Bilindiği gibi, “Kadın cinayeti” kavramını Türkiye’ye kazandırıp, bu sorun etrafında toplumsal ufkumuzu genişleten derneklerden biridir KCDP. Erkek şiddetinin mağduru her kadın ve çocuğun yanında durup, onların sesine ses katan, asla yalnız yürümeyeceklerini haykıran kahraman kadınların derneği hakkında havadan sudan gerekçelerle kapatma davası açılmasını kabullenmek kolay değil.
İktidarın ağır vesayeti altındaki yargı, bu derneği illaki kapatmak için uğraşadursun, kadınlara yönelik taciz, tecavüz, şiddet, şüpheli ölüm ve cinayetler TV haberlerinde ön sıraları işgal etmeye devam ediyor.
Davanın hikayesi
Davanın açılma sürecinin hikayesi dikkat çekici. Serbestiyet’te ve diğer medya organlarında yayınlanmıştı, ama ben de anlatmadan edemeyeceğim.
Malum, vatandaşların bilgi edinme ve dilekçe hakkının hayata geçirilmesi amacıyla 2015’ten beri, internet, telefon ve mektup üzerinden işlem yapılabilen Cumhurbaşkanlığı İletişim Merkezi (CİMER) adlı bir kamu servisi var.
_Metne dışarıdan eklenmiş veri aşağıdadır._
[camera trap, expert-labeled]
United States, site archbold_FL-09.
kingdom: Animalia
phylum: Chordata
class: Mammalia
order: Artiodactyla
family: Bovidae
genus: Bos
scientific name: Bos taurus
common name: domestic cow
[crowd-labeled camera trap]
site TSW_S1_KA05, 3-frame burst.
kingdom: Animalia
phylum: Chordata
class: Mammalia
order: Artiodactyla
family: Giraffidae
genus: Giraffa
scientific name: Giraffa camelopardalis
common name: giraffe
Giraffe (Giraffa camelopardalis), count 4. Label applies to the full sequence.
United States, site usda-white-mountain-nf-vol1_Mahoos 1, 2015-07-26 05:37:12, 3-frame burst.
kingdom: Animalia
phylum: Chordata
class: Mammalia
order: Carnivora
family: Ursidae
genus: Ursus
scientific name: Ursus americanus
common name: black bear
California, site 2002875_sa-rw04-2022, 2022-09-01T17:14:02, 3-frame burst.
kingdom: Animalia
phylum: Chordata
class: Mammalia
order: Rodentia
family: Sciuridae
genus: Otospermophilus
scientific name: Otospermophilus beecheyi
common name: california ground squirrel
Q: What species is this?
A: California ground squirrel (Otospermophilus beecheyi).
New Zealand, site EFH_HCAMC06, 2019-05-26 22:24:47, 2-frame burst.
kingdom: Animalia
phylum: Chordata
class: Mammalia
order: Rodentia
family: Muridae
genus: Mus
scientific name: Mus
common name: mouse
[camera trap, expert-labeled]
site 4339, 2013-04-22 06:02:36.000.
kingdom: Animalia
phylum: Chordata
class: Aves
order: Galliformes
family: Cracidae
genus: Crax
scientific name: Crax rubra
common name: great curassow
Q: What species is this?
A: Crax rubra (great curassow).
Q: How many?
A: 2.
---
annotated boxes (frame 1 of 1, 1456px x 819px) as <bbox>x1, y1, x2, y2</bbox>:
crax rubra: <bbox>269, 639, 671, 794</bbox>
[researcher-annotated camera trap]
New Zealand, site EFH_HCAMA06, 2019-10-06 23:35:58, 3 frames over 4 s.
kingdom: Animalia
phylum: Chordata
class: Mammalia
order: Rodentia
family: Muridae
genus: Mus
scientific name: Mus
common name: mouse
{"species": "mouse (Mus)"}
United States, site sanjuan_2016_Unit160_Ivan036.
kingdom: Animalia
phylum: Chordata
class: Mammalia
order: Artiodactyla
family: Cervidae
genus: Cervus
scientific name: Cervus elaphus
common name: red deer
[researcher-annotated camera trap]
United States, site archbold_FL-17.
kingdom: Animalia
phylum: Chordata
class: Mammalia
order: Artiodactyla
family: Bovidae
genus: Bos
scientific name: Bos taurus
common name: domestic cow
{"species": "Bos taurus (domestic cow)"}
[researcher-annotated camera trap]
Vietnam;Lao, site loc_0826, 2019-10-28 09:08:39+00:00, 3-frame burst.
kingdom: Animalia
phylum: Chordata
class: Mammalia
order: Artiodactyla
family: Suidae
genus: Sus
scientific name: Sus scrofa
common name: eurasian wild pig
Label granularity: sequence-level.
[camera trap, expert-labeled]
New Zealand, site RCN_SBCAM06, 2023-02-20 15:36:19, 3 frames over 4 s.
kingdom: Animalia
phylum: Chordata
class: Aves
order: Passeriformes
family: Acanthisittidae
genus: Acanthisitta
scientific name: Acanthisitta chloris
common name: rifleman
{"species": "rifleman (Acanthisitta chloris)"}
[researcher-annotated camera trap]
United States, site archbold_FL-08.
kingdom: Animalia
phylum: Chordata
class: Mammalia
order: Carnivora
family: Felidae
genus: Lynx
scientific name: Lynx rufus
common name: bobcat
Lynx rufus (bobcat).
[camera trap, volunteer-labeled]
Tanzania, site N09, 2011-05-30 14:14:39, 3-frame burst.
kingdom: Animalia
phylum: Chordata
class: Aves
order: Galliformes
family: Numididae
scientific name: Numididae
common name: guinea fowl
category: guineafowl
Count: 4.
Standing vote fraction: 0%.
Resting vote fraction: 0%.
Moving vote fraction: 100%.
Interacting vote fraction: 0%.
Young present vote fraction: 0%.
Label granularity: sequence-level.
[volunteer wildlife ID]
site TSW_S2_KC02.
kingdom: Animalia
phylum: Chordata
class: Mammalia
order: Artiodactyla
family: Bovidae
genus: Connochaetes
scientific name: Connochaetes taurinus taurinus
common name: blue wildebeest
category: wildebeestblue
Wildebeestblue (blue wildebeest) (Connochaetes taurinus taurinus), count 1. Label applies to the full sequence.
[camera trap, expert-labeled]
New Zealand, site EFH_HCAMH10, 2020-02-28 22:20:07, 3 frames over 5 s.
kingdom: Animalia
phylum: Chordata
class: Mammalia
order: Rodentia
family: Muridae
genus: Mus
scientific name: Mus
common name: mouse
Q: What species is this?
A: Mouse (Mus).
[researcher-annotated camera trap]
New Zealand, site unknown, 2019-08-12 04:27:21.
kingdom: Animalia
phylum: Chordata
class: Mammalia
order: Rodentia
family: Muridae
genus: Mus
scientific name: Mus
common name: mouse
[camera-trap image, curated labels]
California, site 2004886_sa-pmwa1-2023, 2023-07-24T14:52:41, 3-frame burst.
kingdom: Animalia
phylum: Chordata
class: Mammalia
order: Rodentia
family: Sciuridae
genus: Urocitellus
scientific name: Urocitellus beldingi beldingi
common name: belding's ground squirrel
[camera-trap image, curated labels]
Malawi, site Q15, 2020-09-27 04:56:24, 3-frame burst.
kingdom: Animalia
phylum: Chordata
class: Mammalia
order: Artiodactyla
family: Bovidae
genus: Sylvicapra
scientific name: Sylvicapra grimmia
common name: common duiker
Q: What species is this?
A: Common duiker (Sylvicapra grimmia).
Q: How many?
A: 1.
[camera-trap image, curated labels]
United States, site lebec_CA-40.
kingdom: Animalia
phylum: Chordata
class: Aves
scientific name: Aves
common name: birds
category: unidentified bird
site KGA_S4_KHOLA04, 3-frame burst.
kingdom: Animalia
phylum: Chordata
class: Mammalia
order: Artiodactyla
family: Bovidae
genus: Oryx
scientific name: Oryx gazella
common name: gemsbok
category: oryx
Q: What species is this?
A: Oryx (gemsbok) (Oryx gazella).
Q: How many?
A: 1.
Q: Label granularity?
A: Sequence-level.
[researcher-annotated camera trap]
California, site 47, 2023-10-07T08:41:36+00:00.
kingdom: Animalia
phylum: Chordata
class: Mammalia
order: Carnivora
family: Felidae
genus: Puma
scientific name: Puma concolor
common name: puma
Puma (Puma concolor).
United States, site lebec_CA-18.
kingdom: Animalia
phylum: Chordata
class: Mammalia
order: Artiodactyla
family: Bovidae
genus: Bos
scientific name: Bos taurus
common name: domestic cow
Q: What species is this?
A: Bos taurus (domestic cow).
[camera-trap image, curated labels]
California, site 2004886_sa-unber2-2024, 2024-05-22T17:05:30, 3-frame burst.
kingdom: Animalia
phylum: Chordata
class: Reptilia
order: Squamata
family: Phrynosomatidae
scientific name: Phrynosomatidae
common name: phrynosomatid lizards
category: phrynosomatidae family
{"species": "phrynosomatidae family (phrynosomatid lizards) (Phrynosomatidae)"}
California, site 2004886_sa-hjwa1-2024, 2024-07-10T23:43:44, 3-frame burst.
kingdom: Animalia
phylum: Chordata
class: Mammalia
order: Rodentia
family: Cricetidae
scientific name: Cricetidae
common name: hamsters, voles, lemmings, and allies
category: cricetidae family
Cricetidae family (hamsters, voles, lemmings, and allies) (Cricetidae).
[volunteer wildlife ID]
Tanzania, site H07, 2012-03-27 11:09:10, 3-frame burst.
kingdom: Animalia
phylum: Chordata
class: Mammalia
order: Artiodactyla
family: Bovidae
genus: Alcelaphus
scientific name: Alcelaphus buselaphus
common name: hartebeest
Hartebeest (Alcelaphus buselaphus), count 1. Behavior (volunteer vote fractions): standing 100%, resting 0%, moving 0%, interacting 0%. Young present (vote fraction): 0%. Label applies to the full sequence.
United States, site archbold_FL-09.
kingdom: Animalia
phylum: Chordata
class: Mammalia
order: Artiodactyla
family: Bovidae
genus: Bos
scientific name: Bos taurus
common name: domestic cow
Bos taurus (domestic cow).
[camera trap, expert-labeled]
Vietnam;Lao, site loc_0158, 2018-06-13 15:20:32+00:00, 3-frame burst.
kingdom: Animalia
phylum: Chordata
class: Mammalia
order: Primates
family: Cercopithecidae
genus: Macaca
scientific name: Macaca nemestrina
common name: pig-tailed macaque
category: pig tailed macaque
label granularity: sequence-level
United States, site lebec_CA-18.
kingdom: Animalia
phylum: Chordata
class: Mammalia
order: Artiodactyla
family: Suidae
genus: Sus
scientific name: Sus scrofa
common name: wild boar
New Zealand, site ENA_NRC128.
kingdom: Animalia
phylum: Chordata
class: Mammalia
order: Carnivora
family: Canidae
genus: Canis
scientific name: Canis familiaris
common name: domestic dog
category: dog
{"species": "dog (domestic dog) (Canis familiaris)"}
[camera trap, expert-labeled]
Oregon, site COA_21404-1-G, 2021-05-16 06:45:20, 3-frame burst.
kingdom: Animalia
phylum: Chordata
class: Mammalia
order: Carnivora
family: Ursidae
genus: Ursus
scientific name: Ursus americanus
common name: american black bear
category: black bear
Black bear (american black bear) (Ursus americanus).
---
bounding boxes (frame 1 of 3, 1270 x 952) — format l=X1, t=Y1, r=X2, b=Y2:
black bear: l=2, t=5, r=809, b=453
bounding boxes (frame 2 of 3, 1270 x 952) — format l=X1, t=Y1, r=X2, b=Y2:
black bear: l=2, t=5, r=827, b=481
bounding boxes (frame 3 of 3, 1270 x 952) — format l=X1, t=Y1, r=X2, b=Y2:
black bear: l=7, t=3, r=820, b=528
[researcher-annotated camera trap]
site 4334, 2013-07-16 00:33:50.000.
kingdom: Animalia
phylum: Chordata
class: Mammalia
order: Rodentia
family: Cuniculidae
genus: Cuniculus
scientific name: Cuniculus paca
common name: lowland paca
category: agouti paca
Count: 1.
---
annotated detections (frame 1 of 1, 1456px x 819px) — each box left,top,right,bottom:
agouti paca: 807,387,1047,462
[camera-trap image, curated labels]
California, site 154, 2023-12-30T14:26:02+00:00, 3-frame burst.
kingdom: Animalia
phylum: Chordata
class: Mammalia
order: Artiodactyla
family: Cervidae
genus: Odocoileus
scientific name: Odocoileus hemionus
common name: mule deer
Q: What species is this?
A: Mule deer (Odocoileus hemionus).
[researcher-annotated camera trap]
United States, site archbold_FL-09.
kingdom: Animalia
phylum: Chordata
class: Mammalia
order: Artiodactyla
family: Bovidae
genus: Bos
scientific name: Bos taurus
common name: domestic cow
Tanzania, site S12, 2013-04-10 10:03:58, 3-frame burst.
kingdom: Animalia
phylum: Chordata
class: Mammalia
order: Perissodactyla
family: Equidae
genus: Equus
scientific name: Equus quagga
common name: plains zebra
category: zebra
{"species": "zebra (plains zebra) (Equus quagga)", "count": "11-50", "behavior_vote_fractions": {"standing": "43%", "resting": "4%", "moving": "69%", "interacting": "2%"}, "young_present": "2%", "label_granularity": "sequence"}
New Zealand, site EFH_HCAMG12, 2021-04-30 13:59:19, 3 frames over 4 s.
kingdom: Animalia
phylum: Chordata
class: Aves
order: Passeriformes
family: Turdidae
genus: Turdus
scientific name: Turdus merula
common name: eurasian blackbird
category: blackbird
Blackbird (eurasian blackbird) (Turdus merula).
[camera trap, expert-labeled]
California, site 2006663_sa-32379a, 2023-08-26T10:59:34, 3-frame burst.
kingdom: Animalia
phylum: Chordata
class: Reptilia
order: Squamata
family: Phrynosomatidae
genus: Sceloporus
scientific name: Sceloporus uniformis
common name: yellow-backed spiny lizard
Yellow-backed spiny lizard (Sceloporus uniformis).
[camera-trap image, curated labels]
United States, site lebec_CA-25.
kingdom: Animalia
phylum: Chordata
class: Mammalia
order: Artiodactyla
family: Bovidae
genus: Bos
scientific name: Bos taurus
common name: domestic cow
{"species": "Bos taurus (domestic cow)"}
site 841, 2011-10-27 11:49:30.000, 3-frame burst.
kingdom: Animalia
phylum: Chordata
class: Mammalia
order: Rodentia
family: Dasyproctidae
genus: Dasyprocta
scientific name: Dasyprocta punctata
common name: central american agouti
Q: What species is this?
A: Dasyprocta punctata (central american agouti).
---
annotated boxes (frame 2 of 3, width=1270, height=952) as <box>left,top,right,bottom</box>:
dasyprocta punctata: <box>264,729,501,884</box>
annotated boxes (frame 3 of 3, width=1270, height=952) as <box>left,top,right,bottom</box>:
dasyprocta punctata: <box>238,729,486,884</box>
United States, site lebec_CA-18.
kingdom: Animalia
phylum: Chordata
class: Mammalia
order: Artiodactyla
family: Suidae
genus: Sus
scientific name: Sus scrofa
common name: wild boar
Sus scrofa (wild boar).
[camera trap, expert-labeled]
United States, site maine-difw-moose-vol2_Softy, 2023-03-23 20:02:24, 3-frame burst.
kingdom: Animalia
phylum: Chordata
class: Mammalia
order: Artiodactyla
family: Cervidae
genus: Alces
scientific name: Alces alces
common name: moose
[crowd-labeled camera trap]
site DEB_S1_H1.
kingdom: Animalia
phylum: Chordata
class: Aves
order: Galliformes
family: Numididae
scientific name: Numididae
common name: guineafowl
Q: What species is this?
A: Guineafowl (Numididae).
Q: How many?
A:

Her nasılsa, birtakım vatandaşlar, muhtemelen de darbe yıllarından aşina olduğumuz “Sayın muhbir vatandaşlar”, 2016 yılında KCDP hakkında neredeyse tek elden çıkmış şikayet dilekçelerini bu merkeze yağdırmaya başlamışlar. Hatta mahkemenin kararlaştırdığı nafakayı ödemeyip tutuklanan bir erkeğin dilekçesinin de bunların arasında olduğunu dernek yöneticileri söylüyor. “Organize işler” desem, günaha girmem vesselam.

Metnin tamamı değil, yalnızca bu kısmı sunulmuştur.